Pubblicato il autore: Andrea Riva Segui


Nella giornata di oggi la Lazio presentato due dei suoni nuovi acquisti, ovvero l’attaccante kosovaro Vedat Muriqui e il difensore olandese Wesley Hoedt, con ques’ultimo che in realtà ha giocato in maglia biancoceleste per due stagioni (2015-17) con 48 presenze e due reti ed è tornato in prestito dal Southampton, a cui era stato ceduto tre anni fa per 17 milioni.
In realtà doveva essere il giorno anche del centrocampista belga naturalizzato brasiliano Andrea Pereira prelevato dal Manchester United, ma un attacco influenzale ha rimandato la sua presentazione.

Muriqui è il secondo acquisto più costoso dell’era Lotito dopo Mauro Zarate e da lui dunque ci si aspettano grandi cose visto l’esborso economico effettuato (20 milioni al Fenerbahce), mentre Hoedt che già conosce l’ambiente e più facilitato nell’inserimento e dovrà essere subito pronto vista l’emergenza difensiva che mister Simone Inzaghi avrà per le prossime settimane, ricordando che la formazione capitolina martedì prossimo debutterà nel girone di Champions League, ospitando allo stadio Olimpico i tedeschi del Borussia Dortmund.

Lazio: le parole di Muriqui e Hoedt nel giorno della loro presentazione

MURIQUI

LAZIO:Sono in un grande club, uno dei più importanti d’Italia ed il primo della capitale. Cercherò di essere altrettanto grande. Ai tifosi, che mi hanno riempito di messaggi, ho promesso che darò sempre il cento per cento per questa maglia. Qualche partita potrà pure andare male, ma il mio impegno non mancherà mai“.

DERBY: “Quello di Roma è una sfida unica tra due grandi club. Non vedo l’ora di affrontarlo. Anche a Istanbul i derby sono molto sentiti, ma quello romano è famoso in tutto il mondo“.

IBRAHIMOVIC: “Io l’Ibra della Lazio? No, sarò il Muriqi della Lazio“.

IMMOBILE: “Sarà un onore giocare al fianco della Scarpa d’oro europea, cercherò di imparare da lui tutto il possibile“.

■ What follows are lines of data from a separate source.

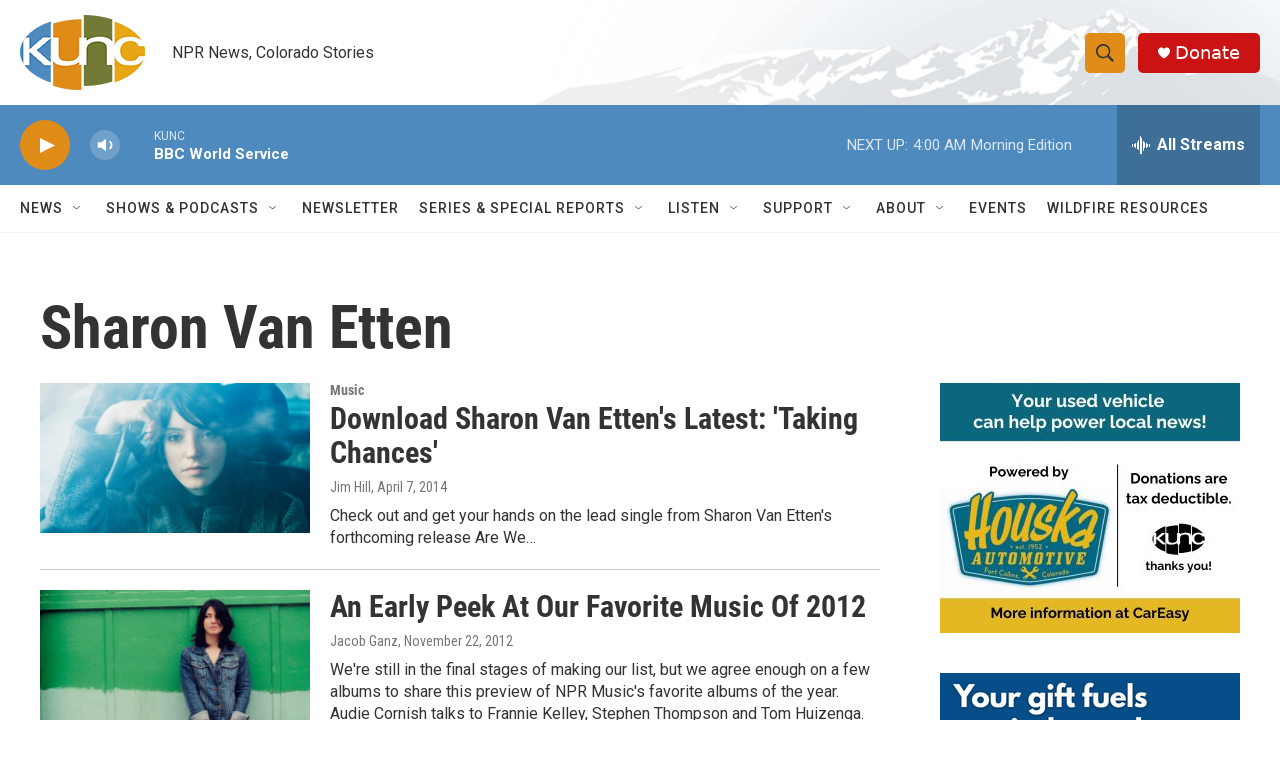

--- FILE ---
content_type: text/html; charset=utf-8
request_url: https://www.google.com/recaptcha/api2/aframe
body_size: 259
content:
<!DOCTYPE HTML><html><head><meta http-equiv="content-type" content="text/html; charset=UTF-8"></head><body><script nonce="lPUBcFIDK2VMOWVNhasP9A">/** Anti-fraud and anti-abuse applications only. See google.com/recaptcha */ try{var clients={'sodar':'https://pagead2.googlesyndication.com/pagead/sodar?'};window.addEventListener("message",function(a){try{if(a.source===window.parent){var b=JSON.parse(a.data);var c=clients[b['id']];if(c){var d=document.createElement('img');d.src=c+b['params']+'&rc='+(localStorage.getItem("rc::a")?sessionStorage.getItem("rc::b"):"");window.document.body.appendChild(d);sessionStorage.setItem("rc::e",parseInt(sessionStorage.getItem("rc::e")||0)+1);localStorage.setItem("rc::h",'1769074300680');}}}catch(b){}});window.parent.postMessage("_grecaptcha_ready", "*");}catch(b){}</script></body></html>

SQUADRA: “Non voglio creare attese e mettermi pressione. Più che quanti gol realizzare voglio pensare ad aiutare la squadra a giocare bene in attacco a darle una mano in difesa“.

HOEDT

ESPERIENZA FUORI DALL’ITALIA: “Sicuramente sono maturato come giocatore e come persona. Ho fatto delle esperienze importanti all’estero che mi hanno fatto crescere“.

SEPAZIONE CON LA LAZIO: “Ho sbagliato io. Inzaghi e Tare mi dissero di rimanere, io non li ascoltai. Nella vita si sbaglia. Ora avrò però la chance di cambiare tutto“.

MISTER SIMONE INZAGHI: “Inzaghi è stato importantissimo per la mia scelta. E’ lui che mi ha chiesto di tornare. Non vedo l’ora di dare tutto per questa maglia. So che c’è qualche dubbio su di me, cercherò di cancellarli“.